In the footage you can see an old Orangutan interacting with some tools. There was a hammer, some nails, a saw, some pieces of wood etc. This Orangutan was captive born and had obviously seen humans “do things” with these tools. Now she had access to these tools to do what she pleased.
In the video the Orangutan is seen holding the hammer just like a human. She tries to use it by banging a nail that she had placed on top a piece of wood. In another scene she gets hold of a saw and uses it to try and cut a piece of wood.
It seemed that she had some sort of understanding of how the tools worked. Her curiosity while experimenting with the tools showed her appreciation for the technology. But she didn’t end up doing anything with the tools.

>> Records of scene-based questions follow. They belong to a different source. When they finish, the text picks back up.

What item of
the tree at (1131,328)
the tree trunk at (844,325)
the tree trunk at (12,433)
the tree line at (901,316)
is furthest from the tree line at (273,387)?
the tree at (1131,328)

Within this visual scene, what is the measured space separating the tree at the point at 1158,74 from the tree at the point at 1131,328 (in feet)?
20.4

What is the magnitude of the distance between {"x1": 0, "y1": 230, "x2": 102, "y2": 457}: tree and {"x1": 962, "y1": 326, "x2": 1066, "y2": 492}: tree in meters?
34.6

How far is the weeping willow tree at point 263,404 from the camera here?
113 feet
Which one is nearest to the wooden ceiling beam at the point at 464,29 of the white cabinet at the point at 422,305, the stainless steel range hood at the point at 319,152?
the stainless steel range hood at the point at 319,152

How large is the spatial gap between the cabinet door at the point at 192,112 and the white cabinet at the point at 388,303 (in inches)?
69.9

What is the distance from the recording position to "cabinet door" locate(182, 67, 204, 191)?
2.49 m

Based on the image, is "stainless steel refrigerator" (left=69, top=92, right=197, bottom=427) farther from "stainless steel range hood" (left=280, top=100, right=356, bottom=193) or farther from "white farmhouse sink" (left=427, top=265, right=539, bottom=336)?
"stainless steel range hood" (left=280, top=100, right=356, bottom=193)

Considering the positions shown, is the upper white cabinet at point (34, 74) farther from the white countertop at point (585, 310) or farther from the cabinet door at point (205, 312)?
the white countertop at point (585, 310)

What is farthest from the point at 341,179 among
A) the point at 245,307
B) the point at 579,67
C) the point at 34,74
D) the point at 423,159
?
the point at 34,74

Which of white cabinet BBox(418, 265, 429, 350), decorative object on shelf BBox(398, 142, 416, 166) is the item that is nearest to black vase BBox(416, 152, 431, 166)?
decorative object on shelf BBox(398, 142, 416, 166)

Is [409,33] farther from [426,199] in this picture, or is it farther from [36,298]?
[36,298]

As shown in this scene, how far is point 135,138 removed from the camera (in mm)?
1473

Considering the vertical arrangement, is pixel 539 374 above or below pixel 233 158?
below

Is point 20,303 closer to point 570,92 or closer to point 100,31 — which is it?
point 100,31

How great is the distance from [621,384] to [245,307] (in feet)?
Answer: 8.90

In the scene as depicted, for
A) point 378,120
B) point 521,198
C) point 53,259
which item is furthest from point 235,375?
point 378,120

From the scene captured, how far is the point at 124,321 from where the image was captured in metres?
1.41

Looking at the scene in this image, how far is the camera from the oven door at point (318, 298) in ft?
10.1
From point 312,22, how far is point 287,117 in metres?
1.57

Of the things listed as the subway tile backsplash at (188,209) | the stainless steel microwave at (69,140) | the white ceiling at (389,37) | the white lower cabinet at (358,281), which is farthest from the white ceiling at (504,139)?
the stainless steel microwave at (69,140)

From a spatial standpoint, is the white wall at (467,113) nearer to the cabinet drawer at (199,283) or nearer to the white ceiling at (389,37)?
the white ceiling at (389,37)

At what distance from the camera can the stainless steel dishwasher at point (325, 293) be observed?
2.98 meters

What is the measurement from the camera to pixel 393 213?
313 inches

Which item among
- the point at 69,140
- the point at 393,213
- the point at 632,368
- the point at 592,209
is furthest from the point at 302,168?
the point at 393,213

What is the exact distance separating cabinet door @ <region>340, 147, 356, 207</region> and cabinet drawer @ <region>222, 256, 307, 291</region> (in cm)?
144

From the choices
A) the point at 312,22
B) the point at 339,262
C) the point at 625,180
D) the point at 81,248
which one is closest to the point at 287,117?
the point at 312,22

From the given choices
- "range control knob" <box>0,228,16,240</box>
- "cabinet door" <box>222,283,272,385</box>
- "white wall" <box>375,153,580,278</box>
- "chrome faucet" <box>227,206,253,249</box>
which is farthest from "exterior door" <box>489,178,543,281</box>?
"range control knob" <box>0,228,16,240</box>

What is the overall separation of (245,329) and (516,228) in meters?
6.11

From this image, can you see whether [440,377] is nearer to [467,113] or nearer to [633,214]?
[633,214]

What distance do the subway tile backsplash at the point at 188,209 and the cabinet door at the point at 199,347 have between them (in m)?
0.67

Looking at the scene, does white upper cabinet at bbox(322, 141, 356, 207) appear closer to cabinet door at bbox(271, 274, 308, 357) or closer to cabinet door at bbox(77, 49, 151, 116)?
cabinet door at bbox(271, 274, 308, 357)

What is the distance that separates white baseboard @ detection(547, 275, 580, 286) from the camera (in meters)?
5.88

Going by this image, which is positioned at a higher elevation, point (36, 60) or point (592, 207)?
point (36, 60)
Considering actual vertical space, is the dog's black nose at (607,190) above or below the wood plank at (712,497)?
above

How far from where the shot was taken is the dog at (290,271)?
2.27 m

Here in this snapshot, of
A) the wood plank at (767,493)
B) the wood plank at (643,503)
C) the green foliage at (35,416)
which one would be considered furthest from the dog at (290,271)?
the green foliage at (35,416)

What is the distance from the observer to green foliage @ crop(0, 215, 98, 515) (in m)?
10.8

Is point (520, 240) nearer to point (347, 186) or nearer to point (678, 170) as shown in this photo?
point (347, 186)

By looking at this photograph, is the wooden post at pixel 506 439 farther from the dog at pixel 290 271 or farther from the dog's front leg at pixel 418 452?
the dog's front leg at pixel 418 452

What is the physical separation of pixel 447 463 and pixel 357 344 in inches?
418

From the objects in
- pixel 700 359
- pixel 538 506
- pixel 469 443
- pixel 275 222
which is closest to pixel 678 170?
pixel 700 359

She sort of experimented with enthusiasm and that was it.
But then in a difference scene she is seen using a tool at a completely different level. She is seen on a small boat in the middle of a pond, using her arms to paddle and expertly navigate the calm waters to get to the vegetation she craved. Perfectly in-tune with her tool — the boat — with her baby on her lap.
It seemed like the usefulness derived from the different tools was dependent on the existence of a purpose.
With the hammer and the saw it seemed like the Orangutan didn’t really have a purpose that drove her to use the tools. Although she was using the tools like humans do, she probably could not come up with a purpose for the tools. However, with the boat, her purpose — the need to float and scavenge on water with her offspring without getting wet — was clear.
I think the moral of the clip is that without purpose, technology is useless. And that Orangutans are majestic animals.